McAfee Enters Data Loss Market

The company offers tools to manage sensitive data.

Mcafee is making an initial foray into the emerging data loss prevention software market with the launch of a set of tools to manage the flow of sensitive information across corporate networks and endpoint devices.

Built through a combination of internal development and McAfees October acquisition of Onigma, the package, McAfee DLP Host, introduced Feb. 5 at the RSA Conference here, promises the ability for organizations to oversee and control data distribution via a wide range of desktop applications and storage technologies, including e-mail and instant messaging systems, removable USB devices, CD-ROMs, and even printed documents.

McAfee, of Santa Clara, Calif., is pitching DLP as a critical piece of its overall corporate risk management strategy, which advocates the use of integrated portfolios of technologies over individual point products and stand-alone applications. McAfee also is hungry to benefit from the rapidly expanding market for DLP tools, which is being driven by an avalanche of high-profile data-exposure incidents reported by businesses such as retailer TJX Companies.

Piloted through a beta project conducted with a small group of companies during the fourth quarter of 2006, McAfee DLP Host combines back-end management server software with a software agent resident on endpoint devices. The combination allows customers to prevent inappropriate data handling both internally and at the networks edge, company officials said.

The dual-pronged approach is one of the primary differentiators being touted by McAfees product marketers, who contend that systems that rely too heavily on endpoint management fail to prevent misuse of information by privileged insiders.

The initial focus of many DLP applications was to protect data from being stolen by employees or network intruders, but software makers in the space have begun adopting messages more similar to those pitched by providers of so-called ECM (enterprise content management) tools, but from a dedicated IT security perspective.

While the DLP segment—made up of a handful of smaller developers only several years ago—quickly is becoming crowded with products and vendors, few technologies available today offer a system through which organizations can categorize information on a finite level and create policies for broad sets of data handling permissions, said Vimal Solanki, senior director of product marketing at McAfee.

The more sophisticated approach will allow McAfee to sell the package as both a balm to data security issues and as a compliance automation system to help customers address the growing range of information-protection regulations being passed by government regulators, Solanki said.

"A solution for data loss prevention needs to be where the data resides, both on the servers and endpoints.
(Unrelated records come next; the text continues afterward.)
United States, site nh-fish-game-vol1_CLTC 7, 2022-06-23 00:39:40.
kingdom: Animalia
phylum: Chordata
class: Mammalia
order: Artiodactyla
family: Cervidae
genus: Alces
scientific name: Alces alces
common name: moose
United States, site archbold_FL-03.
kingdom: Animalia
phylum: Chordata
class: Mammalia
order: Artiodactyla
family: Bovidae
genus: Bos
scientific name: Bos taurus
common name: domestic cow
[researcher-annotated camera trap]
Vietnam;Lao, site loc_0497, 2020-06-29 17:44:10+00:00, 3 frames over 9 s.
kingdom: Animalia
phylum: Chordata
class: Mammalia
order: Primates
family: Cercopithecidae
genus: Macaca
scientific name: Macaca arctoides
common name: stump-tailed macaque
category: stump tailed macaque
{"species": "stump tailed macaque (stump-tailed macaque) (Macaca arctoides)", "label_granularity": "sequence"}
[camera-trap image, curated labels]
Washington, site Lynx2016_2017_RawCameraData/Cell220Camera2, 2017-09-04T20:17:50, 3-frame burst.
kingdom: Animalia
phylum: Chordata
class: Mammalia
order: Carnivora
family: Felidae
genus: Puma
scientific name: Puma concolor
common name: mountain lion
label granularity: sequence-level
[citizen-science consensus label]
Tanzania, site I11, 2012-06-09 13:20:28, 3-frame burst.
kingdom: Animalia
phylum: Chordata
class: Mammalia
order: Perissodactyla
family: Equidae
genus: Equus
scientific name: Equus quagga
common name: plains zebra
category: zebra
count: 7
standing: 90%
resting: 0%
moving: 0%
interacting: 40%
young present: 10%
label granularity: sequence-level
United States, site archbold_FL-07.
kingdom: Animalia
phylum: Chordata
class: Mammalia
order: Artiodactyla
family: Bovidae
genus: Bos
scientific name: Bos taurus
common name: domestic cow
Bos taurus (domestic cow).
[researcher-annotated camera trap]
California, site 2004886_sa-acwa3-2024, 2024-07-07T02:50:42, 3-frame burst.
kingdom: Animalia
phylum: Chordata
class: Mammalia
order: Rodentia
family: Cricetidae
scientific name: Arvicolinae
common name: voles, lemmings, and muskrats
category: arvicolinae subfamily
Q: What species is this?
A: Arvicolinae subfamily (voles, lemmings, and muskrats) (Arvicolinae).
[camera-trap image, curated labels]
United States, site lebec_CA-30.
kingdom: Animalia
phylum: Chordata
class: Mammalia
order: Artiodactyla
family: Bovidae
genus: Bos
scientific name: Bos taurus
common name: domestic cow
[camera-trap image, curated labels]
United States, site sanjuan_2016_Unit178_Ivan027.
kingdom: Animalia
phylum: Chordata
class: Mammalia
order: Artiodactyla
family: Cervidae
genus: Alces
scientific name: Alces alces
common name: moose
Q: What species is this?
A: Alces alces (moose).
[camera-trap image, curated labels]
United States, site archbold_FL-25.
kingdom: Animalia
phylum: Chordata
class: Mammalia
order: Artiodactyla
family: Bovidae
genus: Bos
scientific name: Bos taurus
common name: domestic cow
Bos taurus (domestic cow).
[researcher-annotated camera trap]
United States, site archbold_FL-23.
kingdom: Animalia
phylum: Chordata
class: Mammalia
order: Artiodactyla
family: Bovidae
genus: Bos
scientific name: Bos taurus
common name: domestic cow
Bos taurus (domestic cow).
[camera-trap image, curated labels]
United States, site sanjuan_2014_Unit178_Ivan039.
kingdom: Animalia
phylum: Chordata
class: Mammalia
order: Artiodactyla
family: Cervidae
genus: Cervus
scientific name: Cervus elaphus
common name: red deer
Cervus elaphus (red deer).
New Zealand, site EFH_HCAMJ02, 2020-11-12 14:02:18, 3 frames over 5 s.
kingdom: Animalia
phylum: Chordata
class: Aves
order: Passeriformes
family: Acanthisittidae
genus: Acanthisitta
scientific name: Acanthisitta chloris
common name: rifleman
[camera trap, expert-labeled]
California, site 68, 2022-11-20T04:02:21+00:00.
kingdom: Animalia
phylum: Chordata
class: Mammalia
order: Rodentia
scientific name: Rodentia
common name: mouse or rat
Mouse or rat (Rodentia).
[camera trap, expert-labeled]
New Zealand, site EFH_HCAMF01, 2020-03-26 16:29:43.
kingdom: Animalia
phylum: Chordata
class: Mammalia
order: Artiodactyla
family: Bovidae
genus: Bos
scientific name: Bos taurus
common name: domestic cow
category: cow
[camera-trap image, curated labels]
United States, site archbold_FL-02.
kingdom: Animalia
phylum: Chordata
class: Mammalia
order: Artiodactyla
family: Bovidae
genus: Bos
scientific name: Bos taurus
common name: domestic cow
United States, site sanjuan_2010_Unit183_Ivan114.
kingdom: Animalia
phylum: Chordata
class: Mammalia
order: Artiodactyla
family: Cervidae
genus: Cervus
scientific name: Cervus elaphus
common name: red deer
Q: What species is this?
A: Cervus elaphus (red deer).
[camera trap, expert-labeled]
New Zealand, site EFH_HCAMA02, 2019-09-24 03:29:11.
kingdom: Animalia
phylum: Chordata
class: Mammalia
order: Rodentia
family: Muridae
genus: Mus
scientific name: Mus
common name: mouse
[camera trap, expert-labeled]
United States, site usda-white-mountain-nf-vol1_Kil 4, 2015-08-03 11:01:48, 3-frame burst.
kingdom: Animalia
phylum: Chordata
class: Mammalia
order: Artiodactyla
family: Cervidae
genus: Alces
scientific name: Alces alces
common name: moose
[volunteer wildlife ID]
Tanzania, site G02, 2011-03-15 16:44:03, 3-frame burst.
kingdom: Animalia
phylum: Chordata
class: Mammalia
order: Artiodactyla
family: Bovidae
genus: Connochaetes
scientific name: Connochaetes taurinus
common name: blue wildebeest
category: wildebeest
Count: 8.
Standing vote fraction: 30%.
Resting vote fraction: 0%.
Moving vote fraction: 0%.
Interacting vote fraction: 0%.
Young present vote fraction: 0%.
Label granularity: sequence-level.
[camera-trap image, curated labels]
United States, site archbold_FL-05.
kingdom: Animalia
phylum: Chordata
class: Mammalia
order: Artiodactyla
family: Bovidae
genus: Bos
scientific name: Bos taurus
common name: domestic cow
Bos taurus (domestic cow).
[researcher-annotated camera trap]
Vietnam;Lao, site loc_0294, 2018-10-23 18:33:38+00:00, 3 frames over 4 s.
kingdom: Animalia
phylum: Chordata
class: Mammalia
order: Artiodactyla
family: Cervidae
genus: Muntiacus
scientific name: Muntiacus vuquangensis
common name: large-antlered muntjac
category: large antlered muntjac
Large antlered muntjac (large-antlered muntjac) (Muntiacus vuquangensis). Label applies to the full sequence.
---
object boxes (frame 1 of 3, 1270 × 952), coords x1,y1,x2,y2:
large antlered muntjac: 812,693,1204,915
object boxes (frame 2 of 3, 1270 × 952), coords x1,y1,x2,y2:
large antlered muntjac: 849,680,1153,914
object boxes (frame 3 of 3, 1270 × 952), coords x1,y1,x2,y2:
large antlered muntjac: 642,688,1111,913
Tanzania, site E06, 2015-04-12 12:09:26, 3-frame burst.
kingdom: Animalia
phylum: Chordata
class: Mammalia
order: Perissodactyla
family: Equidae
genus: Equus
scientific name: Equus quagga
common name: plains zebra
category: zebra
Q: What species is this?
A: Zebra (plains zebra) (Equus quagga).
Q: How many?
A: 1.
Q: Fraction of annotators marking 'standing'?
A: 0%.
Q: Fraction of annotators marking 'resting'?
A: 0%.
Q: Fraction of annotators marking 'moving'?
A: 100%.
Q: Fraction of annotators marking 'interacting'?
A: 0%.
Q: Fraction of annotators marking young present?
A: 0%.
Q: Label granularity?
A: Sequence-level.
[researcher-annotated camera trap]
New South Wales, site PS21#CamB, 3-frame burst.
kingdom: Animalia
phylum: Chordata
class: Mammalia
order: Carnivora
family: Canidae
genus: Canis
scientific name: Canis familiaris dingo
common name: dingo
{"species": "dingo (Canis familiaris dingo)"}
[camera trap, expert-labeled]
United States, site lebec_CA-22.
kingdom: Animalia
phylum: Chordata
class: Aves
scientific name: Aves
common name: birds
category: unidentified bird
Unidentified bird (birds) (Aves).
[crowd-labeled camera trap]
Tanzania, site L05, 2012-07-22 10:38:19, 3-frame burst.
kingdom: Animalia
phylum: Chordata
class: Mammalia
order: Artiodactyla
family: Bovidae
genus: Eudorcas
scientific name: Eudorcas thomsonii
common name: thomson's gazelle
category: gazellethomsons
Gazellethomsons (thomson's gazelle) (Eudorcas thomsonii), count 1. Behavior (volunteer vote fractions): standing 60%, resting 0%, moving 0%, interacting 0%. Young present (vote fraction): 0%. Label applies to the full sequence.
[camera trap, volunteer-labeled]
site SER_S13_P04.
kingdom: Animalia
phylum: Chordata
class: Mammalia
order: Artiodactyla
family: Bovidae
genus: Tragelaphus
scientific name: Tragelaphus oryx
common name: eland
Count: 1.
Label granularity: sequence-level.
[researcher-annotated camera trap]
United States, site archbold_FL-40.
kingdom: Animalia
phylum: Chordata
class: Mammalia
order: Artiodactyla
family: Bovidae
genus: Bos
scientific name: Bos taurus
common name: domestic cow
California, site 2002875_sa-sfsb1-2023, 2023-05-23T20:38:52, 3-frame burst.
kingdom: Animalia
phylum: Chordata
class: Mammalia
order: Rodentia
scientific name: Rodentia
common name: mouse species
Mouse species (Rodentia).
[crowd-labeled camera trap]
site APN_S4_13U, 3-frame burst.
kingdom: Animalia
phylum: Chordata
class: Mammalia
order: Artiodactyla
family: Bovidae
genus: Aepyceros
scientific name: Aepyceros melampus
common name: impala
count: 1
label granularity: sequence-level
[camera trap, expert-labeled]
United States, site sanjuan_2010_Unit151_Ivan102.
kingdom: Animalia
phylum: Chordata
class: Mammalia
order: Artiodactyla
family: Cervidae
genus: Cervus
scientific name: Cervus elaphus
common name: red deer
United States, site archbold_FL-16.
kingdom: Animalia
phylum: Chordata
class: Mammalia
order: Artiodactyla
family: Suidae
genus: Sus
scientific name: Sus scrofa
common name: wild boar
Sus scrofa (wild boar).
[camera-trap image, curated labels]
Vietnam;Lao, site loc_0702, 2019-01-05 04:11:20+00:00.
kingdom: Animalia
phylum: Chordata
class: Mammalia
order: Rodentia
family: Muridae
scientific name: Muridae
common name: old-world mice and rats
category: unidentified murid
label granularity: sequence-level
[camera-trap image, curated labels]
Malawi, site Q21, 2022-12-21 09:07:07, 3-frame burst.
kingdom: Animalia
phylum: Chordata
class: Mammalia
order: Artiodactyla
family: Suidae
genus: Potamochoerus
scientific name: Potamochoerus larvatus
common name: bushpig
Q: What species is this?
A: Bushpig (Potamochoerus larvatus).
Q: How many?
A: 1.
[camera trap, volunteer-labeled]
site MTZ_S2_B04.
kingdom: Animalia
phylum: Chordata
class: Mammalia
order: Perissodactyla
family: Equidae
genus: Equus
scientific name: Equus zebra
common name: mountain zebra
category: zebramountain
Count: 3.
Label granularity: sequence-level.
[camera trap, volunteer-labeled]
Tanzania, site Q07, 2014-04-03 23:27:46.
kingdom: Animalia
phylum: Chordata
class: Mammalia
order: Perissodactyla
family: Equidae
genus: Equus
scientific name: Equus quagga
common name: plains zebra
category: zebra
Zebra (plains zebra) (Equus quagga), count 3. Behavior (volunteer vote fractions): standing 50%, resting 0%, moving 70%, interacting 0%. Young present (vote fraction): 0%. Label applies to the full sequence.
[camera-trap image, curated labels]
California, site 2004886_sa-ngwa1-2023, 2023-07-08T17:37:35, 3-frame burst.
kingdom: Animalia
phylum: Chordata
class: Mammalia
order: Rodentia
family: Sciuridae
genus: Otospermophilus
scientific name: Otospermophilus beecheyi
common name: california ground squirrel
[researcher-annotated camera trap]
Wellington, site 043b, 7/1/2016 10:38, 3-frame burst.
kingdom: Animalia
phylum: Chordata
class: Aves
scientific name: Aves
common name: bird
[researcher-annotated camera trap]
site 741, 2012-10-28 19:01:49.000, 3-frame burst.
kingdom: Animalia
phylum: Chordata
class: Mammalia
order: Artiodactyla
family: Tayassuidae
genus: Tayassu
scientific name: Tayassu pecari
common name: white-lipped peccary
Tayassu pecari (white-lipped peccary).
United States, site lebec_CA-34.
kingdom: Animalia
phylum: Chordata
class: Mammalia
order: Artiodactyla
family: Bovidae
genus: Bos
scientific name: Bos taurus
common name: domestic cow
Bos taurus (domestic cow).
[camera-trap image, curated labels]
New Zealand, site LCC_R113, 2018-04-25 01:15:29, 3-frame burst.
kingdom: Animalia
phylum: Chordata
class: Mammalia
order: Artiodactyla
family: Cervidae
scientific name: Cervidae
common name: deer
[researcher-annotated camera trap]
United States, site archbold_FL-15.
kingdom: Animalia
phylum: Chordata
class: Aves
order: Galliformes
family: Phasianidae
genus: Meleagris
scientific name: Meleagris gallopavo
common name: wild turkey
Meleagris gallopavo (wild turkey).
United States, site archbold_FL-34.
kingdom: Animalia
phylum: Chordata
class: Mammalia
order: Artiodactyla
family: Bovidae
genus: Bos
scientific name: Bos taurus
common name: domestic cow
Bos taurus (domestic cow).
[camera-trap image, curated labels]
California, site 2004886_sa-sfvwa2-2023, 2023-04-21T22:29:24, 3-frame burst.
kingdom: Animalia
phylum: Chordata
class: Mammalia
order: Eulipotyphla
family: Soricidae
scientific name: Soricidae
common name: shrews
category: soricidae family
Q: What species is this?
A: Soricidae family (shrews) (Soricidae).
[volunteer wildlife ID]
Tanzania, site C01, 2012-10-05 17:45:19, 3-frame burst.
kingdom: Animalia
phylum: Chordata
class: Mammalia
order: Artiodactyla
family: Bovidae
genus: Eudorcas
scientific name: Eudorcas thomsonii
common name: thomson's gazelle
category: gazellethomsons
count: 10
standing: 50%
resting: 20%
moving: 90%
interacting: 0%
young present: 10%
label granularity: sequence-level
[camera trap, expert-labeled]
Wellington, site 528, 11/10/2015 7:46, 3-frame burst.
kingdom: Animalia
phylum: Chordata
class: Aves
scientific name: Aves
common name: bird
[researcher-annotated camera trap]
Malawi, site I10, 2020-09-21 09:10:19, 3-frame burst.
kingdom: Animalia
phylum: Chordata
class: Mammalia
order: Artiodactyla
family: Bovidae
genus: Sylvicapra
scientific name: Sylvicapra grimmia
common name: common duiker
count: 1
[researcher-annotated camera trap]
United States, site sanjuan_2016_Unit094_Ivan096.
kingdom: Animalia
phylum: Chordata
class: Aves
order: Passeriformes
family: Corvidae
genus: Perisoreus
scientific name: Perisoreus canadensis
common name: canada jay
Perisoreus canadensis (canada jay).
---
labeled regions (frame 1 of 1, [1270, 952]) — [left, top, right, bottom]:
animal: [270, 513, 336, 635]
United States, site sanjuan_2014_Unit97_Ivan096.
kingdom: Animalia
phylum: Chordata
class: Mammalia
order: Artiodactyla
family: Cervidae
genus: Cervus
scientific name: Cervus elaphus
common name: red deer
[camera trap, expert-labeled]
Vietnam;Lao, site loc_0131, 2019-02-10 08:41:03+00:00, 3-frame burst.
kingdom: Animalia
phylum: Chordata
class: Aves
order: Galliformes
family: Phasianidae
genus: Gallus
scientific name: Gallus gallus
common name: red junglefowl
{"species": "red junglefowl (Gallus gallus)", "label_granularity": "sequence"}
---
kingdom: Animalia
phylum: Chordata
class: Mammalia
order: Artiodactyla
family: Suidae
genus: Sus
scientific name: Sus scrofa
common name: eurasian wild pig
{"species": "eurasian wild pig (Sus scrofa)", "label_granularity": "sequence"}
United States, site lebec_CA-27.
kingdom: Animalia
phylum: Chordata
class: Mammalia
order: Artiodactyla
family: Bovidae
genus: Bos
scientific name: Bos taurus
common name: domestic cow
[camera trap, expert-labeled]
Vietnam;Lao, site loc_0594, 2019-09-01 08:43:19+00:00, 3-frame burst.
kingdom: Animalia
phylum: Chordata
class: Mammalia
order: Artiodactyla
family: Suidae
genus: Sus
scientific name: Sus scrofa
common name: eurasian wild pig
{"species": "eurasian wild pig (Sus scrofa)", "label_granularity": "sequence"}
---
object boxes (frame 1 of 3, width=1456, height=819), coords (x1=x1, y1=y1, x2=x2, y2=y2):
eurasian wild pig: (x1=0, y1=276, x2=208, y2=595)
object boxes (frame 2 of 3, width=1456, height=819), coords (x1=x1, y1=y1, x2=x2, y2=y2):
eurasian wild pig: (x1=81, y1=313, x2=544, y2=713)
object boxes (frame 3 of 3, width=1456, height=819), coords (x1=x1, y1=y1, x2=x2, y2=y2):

Were adopting a philosophy of delivering a solution that sits next to the data wherever it resides and believe it will be well-received by customers," said Solanki. "The technology needs to address the problem effectively, whether the worker is in the office, at home or at Starbucks. Ensuring against the loss of data is just another example of how well continue to look for opportunities to help companies manage risk."

McAfee surveyed more than 300 employees at about 100 companies and found that employees represent a growing security risk, despite official guidelines that companies have that are designed to reduce the risk.

The McAfee survey points to the need for DLP beyond keeping hackers from stealing data for the purpose of committing crimes such as identity fraud or corporate espionage, McAfee officials said.